La crise politique somalienne a franchi un nouveau seuil. Des combats ont éclaté à Mogadiscio à la suite de la prolongation contestée du mandat présidentiel de Hassan Sheikh Mohamud, dont l’échéance approchait. Adoptée en mars, la réforme fait passer la durée du quinquennat de quatre à cinq ans, un changement immédiatement perçu par l’opposition comme une manœuvre destinée à préserver le pouvoir en place. Les détonations entendues dans plusieurs quartiers stratégiques de la capitale confirment que le compromis politique, déjà fragile, n’a pas résisté à l’épreuve du calendrier électoral.
Une réforme constitutionnelle au cœur de la fracture politique
L’allongement du mandat présidentiel n’est pas un détail technique. Dans un pays où l’architecture fédérale demeure inachevée et où la légitimité du pouvoir central se négocie en permanence avec les États membres, toute modification des règles du jeu institutionnel produit des effets en cascade. Les opposants à Hassan Sheikh Mohamud, qui dénoncent un passage en force, estiment que la réforme adoptée au printemps rompt l’équilibre fragile négocié lors des précédents cycles électoraux. Pour ses partisans, en revanche, la prolongation se justifie par la nécessité de stabiliser l’exécutif face aux défis sécuritaires posés par les Chabab, groupe djihadiste affilié à Al-Qaïda toujours actif dans plusieurs régions du pays.
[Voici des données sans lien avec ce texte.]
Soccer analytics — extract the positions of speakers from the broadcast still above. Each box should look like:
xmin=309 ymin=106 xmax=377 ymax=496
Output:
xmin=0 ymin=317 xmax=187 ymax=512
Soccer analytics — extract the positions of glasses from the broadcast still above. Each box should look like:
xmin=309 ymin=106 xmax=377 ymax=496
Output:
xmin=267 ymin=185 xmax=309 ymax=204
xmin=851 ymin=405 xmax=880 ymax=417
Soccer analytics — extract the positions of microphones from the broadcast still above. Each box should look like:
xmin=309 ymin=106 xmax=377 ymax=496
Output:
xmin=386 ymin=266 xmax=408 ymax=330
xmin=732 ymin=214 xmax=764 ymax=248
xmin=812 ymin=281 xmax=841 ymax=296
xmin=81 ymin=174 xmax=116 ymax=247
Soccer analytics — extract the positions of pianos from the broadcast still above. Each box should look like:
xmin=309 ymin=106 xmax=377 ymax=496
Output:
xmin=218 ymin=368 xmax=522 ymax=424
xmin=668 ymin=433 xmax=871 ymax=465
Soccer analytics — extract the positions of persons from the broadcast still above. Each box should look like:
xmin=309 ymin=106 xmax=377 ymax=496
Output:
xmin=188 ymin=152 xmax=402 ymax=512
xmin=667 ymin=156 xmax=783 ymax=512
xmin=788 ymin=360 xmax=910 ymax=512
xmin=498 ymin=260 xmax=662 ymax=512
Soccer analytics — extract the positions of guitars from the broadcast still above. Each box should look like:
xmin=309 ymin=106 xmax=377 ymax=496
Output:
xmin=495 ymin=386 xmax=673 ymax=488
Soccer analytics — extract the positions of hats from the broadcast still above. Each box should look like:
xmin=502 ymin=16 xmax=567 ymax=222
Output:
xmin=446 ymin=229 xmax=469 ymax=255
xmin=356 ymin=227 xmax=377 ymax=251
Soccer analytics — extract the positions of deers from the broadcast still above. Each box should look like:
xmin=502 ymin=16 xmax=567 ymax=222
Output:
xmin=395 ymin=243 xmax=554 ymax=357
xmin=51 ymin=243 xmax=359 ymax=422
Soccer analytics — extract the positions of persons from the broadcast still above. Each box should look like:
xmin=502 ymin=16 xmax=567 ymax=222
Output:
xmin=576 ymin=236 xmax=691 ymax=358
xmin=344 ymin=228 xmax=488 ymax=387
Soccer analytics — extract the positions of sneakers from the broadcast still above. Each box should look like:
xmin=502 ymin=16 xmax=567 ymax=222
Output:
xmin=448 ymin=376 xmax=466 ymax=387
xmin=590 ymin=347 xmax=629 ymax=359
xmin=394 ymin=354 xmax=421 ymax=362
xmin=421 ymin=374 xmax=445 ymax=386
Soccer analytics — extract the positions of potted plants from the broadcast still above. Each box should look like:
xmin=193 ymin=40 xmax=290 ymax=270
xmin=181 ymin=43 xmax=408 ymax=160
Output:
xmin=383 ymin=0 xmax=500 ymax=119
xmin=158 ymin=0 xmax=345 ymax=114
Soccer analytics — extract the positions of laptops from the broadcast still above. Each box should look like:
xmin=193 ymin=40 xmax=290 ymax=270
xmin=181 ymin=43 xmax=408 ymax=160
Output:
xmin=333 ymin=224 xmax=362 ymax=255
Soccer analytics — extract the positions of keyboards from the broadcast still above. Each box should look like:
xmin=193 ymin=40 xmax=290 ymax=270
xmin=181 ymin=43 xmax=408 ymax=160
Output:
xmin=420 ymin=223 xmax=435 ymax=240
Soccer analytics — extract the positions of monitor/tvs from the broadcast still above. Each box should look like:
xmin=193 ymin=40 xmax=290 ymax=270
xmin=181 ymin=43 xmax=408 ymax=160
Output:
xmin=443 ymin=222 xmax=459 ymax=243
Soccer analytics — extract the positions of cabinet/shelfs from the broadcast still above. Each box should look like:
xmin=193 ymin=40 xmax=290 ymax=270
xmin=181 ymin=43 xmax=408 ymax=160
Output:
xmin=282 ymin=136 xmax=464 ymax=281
La temporalité des événements interroge. C’est précisément au moment où le mandat initial du chef de l’État arrivait à expiration que les armes ont parlé. Cette concomitance illustre la difficulté chronique de la Somalie à organiser des transitions politiques apaisées. Depuis la chute du régime de Siyaad Barre en 1991, chaque échéance électorale ou constitutionnelle a charrié son lot de tensions, parfois résolues par des accords de dernière minute, parfois par la confrontation armée.
Mogadiscio, théâtre récurrent des bras de fer institutionnels
La capitale somalienne occupe une place centrale dans la géographie du pouvoir. Siège des institutions fédérales, elle concentre les rivalités entre clans, factions militaires et partis politiques. Les combats qui s’y déroulent ne sont jamais purement urbains : ils traduisent des recompositions plus larges, impliquant des forces de sécurité parfois divisées dans leur loyauté. En 2021 déjà, une tentative similaire de prolongation du mandat présidentiel, sous la précédente mandature, avait débouché sur des affrontements armés entre unités rivales, avant qu’un accord politique ne permette de désamorcer la crise.
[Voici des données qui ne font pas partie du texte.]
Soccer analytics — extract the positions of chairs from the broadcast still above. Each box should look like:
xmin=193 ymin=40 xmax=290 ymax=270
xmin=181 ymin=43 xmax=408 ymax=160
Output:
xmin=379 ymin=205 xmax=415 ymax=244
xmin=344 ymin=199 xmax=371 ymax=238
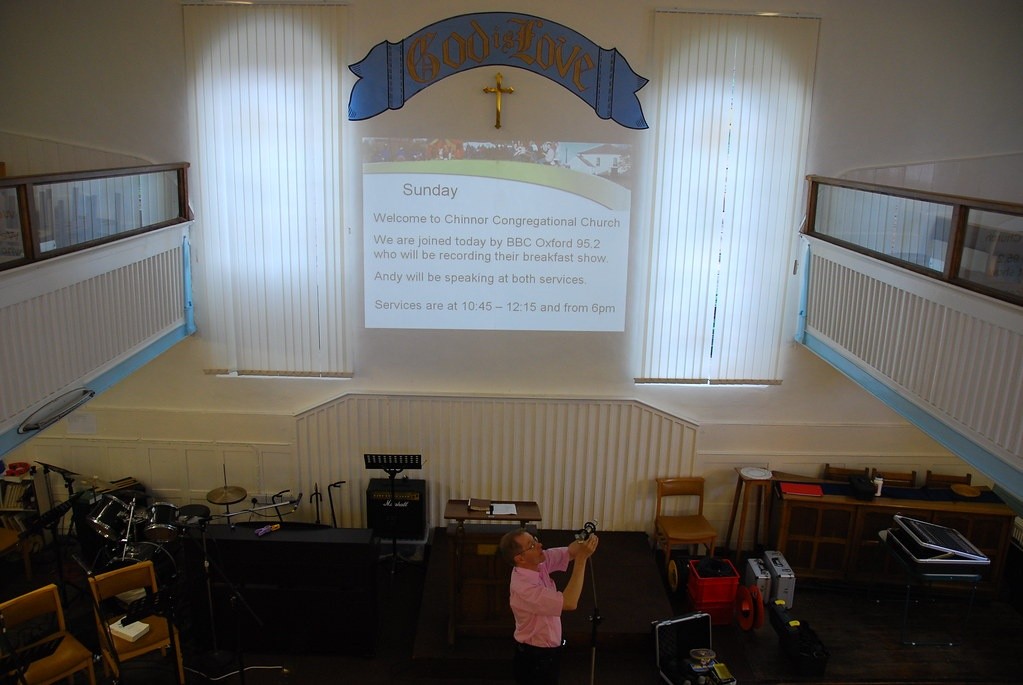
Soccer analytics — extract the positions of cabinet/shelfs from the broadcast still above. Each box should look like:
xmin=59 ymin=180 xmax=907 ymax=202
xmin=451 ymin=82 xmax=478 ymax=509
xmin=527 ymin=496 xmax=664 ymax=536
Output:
xmin=0 ymin=463 xmax=54 ymax=558
xmin=769 ymin=473 xmax=1017 ymax=610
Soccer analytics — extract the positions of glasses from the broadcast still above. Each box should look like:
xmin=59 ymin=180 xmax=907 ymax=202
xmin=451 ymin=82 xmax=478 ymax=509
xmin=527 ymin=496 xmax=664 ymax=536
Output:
xmin=514 ymin=536 xmax=538 ymax=556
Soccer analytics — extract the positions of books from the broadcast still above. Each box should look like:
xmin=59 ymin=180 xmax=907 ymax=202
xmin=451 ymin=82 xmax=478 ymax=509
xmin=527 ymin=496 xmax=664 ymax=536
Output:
xmin=108 ymin=615 xmax=150 ymax=642
xmin=468 ymin=498 xmax=491 ymax=511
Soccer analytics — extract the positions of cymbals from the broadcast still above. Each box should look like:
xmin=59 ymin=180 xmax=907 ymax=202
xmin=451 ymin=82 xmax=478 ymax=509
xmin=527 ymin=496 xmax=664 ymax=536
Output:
xmin=78 ymin=478 xmax=119 ymax=490
xmin=206 ymin=485 xmax=247 ymax=506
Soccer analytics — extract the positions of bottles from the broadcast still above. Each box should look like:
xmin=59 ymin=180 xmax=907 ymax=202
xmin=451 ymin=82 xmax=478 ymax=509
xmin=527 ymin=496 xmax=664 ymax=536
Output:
xmin=874 ymin=473 xmax=883 ymax=496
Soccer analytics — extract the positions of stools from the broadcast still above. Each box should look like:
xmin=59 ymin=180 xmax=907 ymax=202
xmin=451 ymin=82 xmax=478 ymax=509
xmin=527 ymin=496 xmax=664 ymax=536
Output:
xmin=727 ymin=463 xmax=774 ymax=555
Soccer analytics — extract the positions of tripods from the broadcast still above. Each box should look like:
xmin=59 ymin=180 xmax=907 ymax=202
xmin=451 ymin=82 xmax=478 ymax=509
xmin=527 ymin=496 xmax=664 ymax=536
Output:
xmin=364 ymin=454 xmax=428 ymax=596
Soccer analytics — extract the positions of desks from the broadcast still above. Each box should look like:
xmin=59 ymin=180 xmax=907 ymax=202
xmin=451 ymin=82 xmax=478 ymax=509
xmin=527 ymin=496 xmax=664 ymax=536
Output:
xmin=857 ymin=526 xmax=987 ymax=651
xmin=181 ymin=519 xmax=386 ymax=661
xmin=0 ymin=525 xmax=35 ymax=579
Le scénario actuel rappelle dangereusement cet épisode. Les acteurs internationaux, à commencer par les partenaires de la Mission de transition de l’Union africaine en Somalie (ATMIS) et les bailleurs occidentaux, surveillent étroitement la situation. Toute déstabilisation prolongée de Mogadiscio offrirait une fenêtre d’opportunité aux Chabab, qui n’ont jamais cessé de frapper la capitale par attentats interposés. La cohésion des forces de sécurité fédérales, déjà mise à rude épreuve par les retraits programmés des contingents africains, constitue désormais la variable critique.
Une équation régionale aux ramifications stratégiques
Au-delà des frontières somaliennes, la crise interpelle l’ensemble de la Corne de l’Afrique. L’Éthiopie voisine, engagée dans une coopération militaire complexe avec Mogadiscio, et le Kenya, partenaire sécuritaire historique, observent avec inquiétude la résurgence des tensions. Le dossier portuaire de Berbera et les rivalités entre puissances du Golfe, notamment les Émirats arabes unis et le Qatar, ajoutent une dimension géopolitique aux affrontements internes. Chaque acteur extérieur dispose de relais politiques ou économiques à Mogadiscio, ce qui complique toute médiation strictement nationale.
Pour Hassan Sheikh Mohamud, élu en mai 2022 après avoir déjà exercé la fonction présidentielle entre 2012 et 2017, l’enjeu dépasse la simple conservation du pouvoir. Sa capacité à imposer la réforme contestée ou, à l’inverse, à composer avec ses détracteurs déterminera la trajectoire institutionnelle du pays pour les années à venir. Une issue négociée demeure possible, à condition que les armes se taisent rapidement et que les chefs d’État membres de la fédération acceptent un cadre de dialogue inclusif. Reste que les précédents somaliens incitent à la prudence : les sorties de crise y ont souvent été précaires, et le coût humain des bras de fer politiques s’avère systématiquement élevé.
Selon Le Monde Afrique, la prolongation du quinquennat votée en mars constitue l’élément déclencheur direct des combats désormais en cours dans la capitale somalienne.